To see if babbler groups were potentially using areas of each habitat with either higher or lower NDVI than the overall NDVI of the habitat type, we ran one-sample t-tests to test if NDVIdiff was statistically different from ‘0’—with ‘0’ being set to the mean NDVI of each habitat type. We did this for each habitat type separately by time period.

To explore whether groups seasonally changed their home-range overlap with other groups throughout the study period, we calculated the overlap in home-ranges (km2) across all groups. We further calculated the number of overlaps each group had with any other group for each day. We fitted linear models (LMs) separately to the amount of overlap and number of group overlaps per day as predicted by the day of the study.

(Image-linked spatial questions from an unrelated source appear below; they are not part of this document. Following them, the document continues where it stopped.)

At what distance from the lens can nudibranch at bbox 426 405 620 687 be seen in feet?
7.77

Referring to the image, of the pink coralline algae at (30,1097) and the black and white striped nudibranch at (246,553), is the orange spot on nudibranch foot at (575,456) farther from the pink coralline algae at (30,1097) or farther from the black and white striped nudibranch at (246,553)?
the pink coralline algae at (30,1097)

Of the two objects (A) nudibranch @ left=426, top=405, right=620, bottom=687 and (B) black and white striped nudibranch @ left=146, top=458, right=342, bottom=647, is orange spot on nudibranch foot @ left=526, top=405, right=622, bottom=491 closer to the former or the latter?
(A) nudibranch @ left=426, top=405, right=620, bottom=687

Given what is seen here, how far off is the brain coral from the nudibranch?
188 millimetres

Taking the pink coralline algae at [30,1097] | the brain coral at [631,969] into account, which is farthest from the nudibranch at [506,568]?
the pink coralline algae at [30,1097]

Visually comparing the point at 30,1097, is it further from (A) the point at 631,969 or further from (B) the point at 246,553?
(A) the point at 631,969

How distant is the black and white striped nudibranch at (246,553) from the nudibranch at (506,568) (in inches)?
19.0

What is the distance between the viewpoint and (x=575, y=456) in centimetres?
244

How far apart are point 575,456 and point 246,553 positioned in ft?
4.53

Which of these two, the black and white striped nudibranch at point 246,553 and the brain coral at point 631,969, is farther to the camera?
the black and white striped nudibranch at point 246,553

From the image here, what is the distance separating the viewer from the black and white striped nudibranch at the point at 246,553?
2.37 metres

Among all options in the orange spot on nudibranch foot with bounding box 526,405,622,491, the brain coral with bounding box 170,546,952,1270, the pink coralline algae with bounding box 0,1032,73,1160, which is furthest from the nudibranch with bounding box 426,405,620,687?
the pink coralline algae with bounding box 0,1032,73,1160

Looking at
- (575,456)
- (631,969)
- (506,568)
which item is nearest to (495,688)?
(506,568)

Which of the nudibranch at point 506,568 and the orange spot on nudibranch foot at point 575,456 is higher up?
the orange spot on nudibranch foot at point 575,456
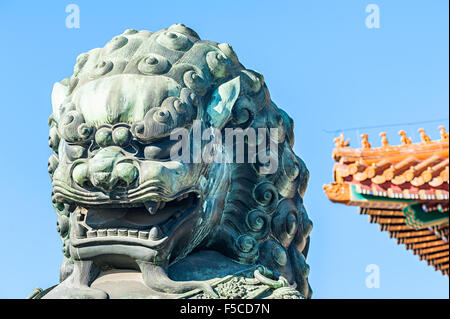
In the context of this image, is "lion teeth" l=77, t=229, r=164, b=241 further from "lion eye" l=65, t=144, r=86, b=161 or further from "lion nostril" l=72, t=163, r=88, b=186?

We used Wald tests (GLMER) Satterthwaite’s method t-tests (LMER), and standard t-tests (LM, one-sample t-test) to determine significance based on p < 0.05.

We used the following R packages for pre-processing and cleaning of individual tag data: amt86, dplyr87, suncalc88, lubridate89, and toolsForAtlas90; spatial data analysis and visualisations: amt, dplyr, toolsForAtlas, sp91, rgeos92, adehabitatHR93, rgdal94, geosphere95, raster96, and leaflet97; and mixed-effects model analyses and visualisations: amt, rgdal, sp, car98, lme499, lmerTest100, and ggplot2101.